For any two funds, the performance difference will be due to many contributing factors, not the least of which is idiosyncratic risk. Consequently, a performance difference will be a poor measure of the value factor return. But as the universe expands to include hundreds, and then thousands, of funds, we should be able to infer with some confidence the monthly returns attributable to each unit of value factor exposure.
In a perfect world, the monthly factor returns derived from fund factor loadings, or the reverse-engineered factor returns, should very closely match the returns from the theoretical long–short portfolios used to create factors and factor-return time series. In fact, the returns derived from these two very different factor-return time series—one based on a long–short paper portfolio, and the other based on live fund returns—exhibit extremely high correlation (averaging over 90%). Month to month they track very closely. The mean returns, however, are shockingly different. Factor returns captured by mutual fund managers, especially for the factors with the largest historical long–short returns, tend to be starkly lower than their theoretical paper portfolio counterparts.
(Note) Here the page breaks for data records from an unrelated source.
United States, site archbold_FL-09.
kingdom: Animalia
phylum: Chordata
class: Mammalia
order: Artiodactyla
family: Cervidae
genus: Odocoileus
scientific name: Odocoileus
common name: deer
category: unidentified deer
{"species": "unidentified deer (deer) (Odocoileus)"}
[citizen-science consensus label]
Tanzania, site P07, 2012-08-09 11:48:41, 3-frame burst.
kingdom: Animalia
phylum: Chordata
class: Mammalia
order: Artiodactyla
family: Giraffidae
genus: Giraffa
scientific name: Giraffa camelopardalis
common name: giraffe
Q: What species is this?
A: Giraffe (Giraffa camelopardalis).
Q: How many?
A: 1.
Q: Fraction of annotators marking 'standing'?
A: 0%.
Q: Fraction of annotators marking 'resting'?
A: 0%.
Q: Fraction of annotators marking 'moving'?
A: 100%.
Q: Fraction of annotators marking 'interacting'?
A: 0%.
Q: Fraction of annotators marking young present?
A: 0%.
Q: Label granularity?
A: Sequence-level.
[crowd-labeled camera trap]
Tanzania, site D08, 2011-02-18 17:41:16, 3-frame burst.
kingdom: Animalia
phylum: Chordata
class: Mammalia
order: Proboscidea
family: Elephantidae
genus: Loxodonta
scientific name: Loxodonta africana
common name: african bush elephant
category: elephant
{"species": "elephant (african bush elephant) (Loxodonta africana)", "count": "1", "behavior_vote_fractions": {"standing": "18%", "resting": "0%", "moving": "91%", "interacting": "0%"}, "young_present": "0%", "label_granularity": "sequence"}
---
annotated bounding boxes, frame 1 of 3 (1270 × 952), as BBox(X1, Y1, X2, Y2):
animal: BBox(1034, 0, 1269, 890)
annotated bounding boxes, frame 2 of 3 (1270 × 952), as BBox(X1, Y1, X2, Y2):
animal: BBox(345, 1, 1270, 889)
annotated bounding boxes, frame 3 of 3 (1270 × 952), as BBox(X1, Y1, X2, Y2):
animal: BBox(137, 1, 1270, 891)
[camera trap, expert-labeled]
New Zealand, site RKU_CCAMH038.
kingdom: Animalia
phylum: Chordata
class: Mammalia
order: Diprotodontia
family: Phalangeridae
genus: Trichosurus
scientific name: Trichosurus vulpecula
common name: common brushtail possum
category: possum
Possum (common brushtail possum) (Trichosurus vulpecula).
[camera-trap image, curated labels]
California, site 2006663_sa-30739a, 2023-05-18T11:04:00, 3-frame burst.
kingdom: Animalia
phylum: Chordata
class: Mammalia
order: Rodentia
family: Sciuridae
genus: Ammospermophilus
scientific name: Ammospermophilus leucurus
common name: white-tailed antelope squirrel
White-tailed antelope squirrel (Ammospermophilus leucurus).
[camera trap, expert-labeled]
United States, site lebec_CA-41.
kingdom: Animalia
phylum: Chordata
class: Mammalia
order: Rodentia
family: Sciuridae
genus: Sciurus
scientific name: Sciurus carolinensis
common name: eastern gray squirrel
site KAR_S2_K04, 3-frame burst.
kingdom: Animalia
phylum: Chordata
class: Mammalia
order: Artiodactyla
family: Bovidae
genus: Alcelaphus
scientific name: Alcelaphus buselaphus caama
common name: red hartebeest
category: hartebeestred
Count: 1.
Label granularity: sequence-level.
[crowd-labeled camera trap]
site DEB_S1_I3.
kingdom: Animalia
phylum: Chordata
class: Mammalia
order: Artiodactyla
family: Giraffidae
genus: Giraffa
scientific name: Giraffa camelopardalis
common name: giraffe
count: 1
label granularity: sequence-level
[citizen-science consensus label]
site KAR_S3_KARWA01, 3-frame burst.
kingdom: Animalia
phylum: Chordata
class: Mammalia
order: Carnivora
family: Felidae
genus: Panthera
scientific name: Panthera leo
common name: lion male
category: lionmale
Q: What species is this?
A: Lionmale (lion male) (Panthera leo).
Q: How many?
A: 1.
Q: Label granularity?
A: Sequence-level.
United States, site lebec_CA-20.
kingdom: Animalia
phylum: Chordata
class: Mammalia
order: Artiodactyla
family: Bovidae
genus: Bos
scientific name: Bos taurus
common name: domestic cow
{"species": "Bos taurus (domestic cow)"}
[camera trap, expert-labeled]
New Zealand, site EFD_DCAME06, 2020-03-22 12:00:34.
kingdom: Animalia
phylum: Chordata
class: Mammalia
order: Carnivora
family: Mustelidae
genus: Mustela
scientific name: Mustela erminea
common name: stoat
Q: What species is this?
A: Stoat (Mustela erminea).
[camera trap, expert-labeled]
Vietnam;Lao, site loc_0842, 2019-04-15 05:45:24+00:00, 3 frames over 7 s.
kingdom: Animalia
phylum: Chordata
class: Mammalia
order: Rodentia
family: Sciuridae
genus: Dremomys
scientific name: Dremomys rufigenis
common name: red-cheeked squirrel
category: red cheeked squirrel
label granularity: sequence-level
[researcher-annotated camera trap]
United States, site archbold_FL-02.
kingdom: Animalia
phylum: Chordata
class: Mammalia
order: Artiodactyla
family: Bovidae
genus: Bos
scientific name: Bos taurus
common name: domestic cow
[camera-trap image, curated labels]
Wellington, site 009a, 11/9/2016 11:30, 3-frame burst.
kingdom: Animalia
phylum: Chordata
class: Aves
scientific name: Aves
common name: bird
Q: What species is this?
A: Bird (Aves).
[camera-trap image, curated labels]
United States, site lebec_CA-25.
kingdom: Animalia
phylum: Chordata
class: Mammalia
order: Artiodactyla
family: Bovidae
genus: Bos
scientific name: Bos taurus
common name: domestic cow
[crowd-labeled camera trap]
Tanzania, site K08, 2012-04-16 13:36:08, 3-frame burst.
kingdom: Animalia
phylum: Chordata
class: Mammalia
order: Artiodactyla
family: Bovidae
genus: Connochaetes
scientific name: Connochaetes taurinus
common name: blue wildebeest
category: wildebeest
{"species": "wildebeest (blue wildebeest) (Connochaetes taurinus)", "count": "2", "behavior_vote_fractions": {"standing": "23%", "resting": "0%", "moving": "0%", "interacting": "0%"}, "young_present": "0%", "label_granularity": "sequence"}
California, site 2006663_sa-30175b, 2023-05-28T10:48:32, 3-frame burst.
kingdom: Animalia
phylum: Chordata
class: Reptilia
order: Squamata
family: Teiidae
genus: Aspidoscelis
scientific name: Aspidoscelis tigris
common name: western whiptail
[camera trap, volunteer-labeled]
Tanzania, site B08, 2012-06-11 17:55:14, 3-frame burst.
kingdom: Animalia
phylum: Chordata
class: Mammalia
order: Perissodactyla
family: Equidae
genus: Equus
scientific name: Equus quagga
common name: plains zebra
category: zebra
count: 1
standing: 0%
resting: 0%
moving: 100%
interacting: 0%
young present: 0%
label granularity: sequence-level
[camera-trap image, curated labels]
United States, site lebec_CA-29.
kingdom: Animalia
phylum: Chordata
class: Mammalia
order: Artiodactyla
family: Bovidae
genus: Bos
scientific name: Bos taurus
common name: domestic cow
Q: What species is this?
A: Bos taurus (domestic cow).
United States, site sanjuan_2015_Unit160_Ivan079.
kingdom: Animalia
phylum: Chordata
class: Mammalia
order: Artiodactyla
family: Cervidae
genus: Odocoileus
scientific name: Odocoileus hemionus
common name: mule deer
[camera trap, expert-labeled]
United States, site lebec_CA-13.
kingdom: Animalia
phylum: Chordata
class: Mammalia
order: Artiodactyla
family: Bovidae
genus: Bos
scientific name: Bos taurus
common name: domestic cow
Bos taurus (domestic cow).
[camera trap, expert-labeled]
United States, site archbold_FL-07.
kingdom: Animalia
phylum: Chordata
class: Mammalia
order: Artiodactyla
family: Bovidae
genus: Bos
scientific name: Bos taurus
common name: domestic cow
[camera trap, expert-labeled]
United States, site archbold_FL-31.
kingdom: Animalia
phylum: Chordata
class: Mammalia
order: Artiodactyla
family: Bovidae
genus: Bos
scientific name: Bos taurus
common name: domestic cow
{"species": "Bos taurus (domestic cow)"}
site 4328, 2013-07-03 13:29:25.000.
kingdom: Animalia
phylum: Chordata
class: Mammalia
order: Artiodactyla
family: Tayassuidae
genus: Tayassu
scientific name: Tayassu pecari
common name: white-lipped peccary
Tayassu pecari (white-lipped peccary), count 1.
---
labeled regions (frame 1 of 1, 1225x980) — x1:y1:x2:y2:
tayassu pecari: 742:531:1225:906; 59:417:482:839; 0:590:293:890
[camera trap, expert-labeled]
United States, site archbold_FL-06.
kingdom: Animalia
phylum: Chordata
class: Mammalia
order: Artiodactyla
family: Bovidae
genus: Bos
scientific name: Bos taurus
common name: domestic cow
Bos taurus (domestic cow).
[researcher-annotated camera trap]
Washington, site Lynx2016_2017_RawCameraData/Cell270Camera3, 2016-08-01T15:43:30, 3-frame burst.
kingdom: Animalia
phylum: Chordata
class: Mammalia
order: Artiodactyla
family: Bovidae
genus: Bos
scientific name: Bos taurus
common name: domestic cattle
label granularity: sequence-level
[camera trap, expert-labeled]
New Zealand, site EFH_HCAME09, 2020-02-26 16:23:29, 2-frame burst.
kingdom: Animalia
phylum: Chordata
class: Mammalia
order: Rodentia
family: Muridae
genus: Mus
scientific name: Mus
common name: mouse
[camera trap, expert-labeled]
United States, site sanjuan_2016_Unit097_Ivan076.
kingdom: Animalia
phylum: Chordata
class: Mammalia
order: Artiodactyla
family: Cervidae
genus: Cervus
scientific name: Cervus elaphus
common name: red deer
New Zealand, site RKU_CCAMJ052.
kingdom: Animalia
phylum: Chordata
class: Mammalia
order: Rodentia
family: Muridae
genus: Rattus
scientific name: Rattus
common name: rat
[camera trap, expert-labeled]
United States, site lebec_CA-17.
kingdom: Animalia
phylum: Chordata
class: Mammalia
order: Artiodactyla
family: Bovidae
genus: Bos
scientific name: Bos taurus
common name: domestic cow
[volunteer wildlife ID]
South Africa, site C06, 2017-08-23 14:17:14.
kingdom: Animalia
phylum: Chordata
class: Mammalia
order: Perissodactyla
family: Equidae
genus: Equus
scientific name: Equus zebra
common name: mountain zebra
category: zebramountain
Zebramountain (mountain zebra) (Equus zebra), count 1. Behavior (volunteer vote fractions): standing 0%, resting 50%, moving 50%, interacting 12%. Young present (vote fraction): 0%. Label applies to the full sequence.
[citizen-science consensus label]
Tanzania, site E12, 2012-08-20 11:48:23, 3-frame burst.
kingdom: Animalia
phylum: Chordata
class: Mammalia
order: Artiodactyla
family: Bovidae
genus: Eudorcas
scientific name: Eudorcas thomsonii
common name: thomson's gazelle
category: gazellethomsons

Our analysis relies on data from Morningstar Direct Mutual Fund Database for the period January 1990–December 2016. The dataset reports historical monthly total returns for all mutual funds, including ones that were liquidated or merged, ensuring our mutual fund dataset is largely survivorship-bias free. The initial fund sample includes US open-end long-only active equity funds with at least two years of return history as of December 2016. We then limit the funds in our sample to A-share, no-load, and institutional share classes.6
Our final US fund sample consists of 5,323 funds—a mixture of live funds and funds that no longer exist today. Figure 1 illustrates the evolution of the fund sample over time. Our sample size, the blue line, begins with 658 funds in 19907 (just over 392 unique funds not counting the different share classes) and gradually increases to a peak of 3,800 funds in 2008, before falling to about 3,000 funds in 2016.
The green line tracks the percentage of funds with reported returns, but without reported expense ratios. Information on fund expense ratios is not available for many funds, especially in the early part of the sample. Our main analyses use net-of-expense fund returns, which is how Morningstar Direct reports the data. For the subset of funds for which we do have expense data, we also conduct a robustness test showing results based on gross-of-expense fund returns.